Jan Seidel
- Born: 10 October 1984 (age 40) Hennigsdorf, Germany

Domestic
- Years: League / Role
- 2008–: Regionalliga Nord / Referee
- 2009–: 3. Liga / Referee
- 2009–: 2. Bundesliga / Assistant referee
- 2012–: Bundesliga / Assistant referee

International
- Years: League / Role
- 2016–: UEFA / Assistant referee
- 2019–: FIFA / Assistant referee

= Jan Seidel =

German football referee

Jan Seidel (born 10 October 1984) is a German football referee.

Jan Seidel lives in Oberkrämer. He is a DFB referee for Grün-Weiß Brieselang. He has managed games in the North Regional league since the 2008–09 season, and he has managed the games in the 3rd division from the 2009–10 season up until the 2011–12 season. He later specialized as an assistant referee.

As a linesman, Seidel has been involved in the 2. Bundesliga games since the 2009/10 season and the Bundesliga games since the 2012–13 season.

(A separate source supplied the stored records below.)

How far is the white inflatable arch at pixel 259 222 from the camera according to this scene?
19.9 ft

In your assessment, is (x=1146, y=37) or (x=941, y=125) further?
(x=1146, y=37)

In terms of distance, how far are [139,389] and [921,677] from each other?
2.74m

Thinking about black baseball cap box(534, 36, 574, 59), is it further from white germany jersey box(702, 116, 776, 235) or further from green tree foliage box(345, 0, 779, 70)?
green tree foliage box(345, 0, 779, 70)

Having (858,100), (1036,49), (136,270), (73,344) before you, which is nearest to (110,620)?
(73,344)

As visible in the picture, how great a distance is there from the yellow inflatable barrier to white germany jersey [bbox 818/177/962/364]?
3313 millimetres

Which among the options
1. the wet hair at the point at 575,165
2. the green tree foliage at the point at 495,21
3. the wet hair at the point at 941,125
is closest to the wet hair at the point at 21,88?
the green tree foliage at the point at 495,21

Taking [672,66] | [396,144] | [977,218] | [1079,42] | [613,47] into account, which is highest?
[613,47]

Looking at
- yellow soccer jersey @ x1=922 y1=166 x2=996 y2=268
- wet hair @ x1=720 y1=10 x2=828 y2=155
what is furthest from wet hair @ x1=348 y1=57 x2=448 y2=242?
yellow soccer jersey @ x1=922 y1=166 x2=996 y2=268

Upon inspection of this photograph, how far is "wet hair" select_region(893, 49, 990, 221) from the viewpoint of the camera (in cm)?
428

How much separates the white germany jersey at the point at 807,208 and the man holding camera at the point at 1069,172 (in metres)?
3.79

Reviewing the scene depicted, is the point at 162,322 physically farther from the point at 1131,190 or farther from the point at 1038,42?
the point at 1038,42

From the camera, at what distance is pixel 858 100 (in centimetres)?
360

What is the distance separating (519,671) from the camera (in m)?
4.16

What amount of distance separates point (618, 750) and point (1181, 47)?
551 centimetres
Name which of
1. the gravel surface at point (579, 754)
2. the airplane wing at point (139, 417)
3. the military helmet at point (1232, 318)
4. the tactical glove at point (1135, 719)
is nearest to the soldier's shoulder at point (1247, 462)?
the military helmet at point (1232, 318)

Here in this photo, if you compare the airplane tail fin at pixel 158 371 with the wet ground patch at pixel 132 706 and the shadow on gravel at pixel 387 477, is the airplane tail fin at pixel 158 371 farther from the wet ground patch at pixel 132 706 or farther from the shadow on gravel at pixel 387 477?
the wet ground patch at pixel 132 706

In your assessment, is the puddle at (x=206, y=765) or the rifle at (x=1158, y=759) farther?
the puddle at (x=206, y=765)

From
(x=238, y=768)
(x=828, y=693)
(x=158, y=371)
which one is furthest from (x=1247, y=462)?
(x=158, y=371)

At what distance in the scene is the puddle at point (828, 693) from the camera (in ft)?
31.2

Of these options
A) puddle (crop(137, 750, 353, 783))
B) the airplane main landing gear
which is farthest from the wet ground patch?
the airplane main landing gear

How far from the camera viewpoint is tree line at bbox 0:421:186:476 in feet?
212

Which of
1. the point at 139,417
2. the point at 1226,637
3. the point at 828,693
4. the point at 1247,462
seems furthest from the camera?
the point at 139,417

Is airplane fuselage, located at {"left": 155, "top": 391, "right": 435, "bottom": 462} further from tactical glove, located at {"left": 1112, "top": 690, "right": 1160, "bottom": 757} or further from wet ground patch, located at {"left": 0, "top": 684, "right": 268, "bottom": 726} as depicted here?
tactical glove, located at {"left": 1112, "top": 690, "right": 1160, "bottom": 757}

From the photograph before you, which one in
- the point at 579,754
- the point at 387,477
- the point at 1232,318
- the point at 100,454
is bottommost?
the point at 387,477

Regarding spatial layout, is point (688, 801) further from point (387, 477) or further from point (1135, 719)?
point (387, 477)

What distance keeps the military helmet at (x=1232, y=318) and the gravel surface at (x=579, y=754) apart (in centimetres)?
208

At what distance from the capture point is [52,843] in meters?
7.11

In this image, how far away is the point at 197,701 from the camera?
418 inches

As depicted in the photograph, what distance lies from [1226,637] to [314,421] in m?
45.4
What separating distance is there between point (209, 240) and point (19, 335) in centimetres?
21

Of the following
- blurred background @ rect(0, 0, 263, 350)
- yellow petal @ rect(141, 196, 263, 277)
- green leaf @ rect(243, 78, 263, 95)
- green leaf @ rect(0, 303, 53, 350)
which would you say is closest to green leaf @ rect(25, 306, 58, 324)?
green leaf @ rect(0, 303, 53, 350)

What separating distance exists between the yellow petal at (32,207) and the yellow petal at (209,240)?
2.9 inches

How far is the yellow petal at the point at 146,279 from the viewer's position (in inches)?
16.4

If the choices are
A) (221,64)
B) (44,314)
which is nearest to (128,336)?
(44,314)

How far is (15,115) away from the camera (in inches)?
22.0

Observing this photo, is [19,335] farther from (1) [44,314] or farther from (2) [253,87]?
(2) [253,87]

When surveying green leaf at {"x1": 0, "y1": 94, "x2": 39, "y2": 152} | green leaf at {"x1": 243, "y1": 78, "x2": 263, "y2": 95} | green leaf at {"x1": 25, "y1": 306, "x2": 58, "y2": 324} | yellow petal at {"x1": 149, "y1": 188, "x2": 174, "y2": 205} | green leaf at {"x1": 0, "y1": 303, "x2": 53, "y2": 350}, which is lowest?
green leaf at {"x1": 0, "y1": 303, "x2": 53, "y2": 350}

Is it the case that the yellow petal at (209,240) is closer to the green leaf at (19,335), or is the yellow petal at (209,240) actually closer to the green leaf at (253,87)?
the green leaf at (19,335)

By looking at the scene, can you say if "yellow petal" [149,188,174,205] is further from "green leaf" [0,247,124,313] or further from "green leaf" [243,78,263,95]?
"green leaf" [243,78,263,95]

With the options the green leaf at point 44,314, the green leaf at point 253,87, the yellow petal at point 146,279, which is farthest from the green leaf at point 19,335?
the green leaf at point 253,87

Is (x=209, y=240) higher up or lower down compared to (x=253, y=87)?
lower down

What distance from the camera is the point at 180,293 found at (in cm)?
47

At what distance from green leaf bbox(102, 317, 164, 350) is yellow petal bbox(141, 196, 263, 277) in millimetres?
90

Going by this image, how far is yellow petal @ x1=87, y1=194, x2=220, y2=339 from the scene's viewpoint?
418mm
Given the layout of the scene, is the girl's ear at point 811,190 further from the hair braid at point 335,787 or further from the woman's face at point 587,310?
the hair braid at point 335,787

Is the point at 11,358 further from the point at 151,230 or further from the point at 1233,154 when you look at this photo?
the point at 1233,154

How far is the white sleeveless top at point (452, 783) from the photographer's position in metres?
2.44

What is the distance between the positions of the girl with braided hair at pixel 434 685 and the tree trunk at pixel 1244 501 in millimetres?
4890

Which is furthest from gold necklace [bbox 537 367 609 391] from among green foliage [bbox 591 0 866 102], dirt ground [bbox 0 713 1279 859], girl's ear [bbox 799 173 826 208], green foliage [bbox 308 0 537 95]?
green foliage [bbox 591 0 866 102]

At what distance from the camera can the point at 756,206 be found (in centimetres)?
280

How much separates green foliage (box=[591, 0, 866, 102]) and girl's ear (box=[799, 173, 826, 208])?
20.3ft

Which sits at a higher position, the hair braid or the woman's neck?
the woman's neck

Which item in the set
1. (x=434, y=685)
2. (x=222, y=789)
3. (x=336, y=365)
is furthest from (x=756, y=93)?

Since the 2016–17 season he has been a linesman of the UEFA Europa League, and since the 2017–18 season, the UEFA Champions League.

In April 2021, he was nominated along with Rafael Foltyn to be part of Daniel Siebert’s refereeing team for the UEFA Euro 2020 in June and July 2021.

In May 2022, he was once again nominated together with Rafael Foltyn to be part of Daniel Siebert's refereeing team for the 2022 FIFA World Cup in November and December 2022.